Hello Steve Janke!

There’s a lesson here: never throw out the B-roll!

As some of you may know, I, along with Tasha Kheiriddin and Greg Staples armed ourselves with video cameras and stalked the halls of the Liberal Party leadership convention in December looking for interesting people to talk to and fun moments to catch on tape.

Steve Janke has the post of the day (already featured on Bourque, National Newswatch and Rutherford) about John Duffy’s hypocritical position on climate change. Duffy is co-founder of the website www.climateliberal.ca and was pushing the issue of climate change at the convention. As Steve Janke brilliantly points out today, Duffy’s position is… um… unsustainable as the former Paul Martin confidante was a lobbyist for the Bromine Science and Environmental Forum (a front for the bromine producing industry) where he worked to keep bromine off of Environment Canada’s list of toxic chemicals. Bromine is “the most effective heat trapping greenhouse gases of all” according to Environment Canada.

Anyway, do go and read Steve Janke’s excellent post!

And, now… watch the following video that Tasha was able to shoot for Blogging Tories during the Liberal convention.

Liberal vs. Conservative narratives

in 2007 and post Liberal leadership, we’re seeing two narratives emerge on the federal political landscape. The Conservatives are telling us that Stephane Dion is not leadership material and the Liberals are pushing the idea that the Conservatives are weak on the environment and the Liberals will save the day.

> _Provided material_:
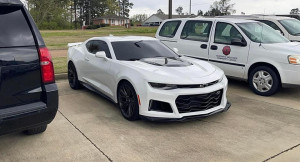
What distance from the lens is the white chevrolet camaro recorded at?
4.06 m

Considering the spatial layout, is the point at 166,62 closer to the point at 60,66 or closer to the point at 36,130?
the point at 36,130

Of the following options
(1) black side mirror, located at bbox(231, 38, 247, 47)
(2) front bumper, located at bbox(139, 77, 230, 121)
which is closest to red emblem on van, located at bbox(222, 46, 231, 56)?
(1) black side mirror, located at bbox(231, 38, 247, 47)

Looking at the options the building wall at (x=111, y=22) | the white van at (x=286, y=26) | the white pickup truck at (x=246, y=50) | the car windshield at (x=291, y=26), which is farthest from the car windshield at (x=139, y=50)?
the building wall at (x=111, y=22)

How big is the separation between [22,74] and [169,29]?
5.58m

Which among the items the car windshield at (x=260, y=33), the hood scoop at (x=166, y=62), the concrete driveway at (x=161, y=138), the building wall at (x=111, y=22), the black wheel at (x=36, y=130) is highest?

> _Explore the material_:
**1)** In the blog post about John Duffy and climate change, which organization did Duffy work for as a lobbyist?
**2)** Write the next part of the blog post about John Duffy and climate change, picking up after its final sentence.

> _Task-by-task outputs_:
**1)** The Bromine Science and Environmental Forum

**2)**
Today, it’s about -21C (much colder with the windchill) and a friend of mine emailed to say that he counted just 56 Liberal MPs in attendance. Who can blame them, it is really cold out. But, that’s just part of the problem for the Liberals when it comes to their message. The environment as an issue became much less of an important issue for Canadians when they finally started to chip ice off of their windshields. The Liberals didn’t have enough dedicated members to carry Dion’s singular message: that Stephen Harper isn’t doing enough to keep the Earth from warming.

That brings us to the Conservative narrative: that Stephane Dion is not a leader. I believe that this narrative will be much more effective than the dual-citizenship of the Liberal leader. On the surface, Dion does not instill confidence. Back during the leadership convention, I met the man who would become Liberal leader and found him to be a very nice guy however, at the time I wrote that he’s not the kind of commander to lead his troops over the hill. Pundits at the time gushed that the two Steve’s would bring policy to the fore, leaving politics behind. Well, the honeymoon is over and politics is always a constant in this town.

Dion’s full investment in a single issue also makes his leadership a liability to the Liberal party. If the Conservatives are able to make progress on some green issues, show that the Liberals would be just as bad, or accomplish some from column A and some from column B, they will disarm this Liberal iteration and in my opinion, they will accomplish this soon.

Former Liberal leadership contenders are still passively organizing behind the scenes? Bob Rae just announced that he’ll be running as a candidate in the next election; the former Ontario NDP premier doesn’t want to miss the second act of the Liberal leadership contest. It is clear to anyone paying attention that leadership runner-up Michael Ignatieff doesn’t have much confidence in Dion. He almost looked ill after having to stand up and parrot Dion’s environmental attack on the Conservatives. Clearly, there’s much more that the former Harvard professor wants to discuss than how Stephane didn’t get it done and how Stephen won’t get it done.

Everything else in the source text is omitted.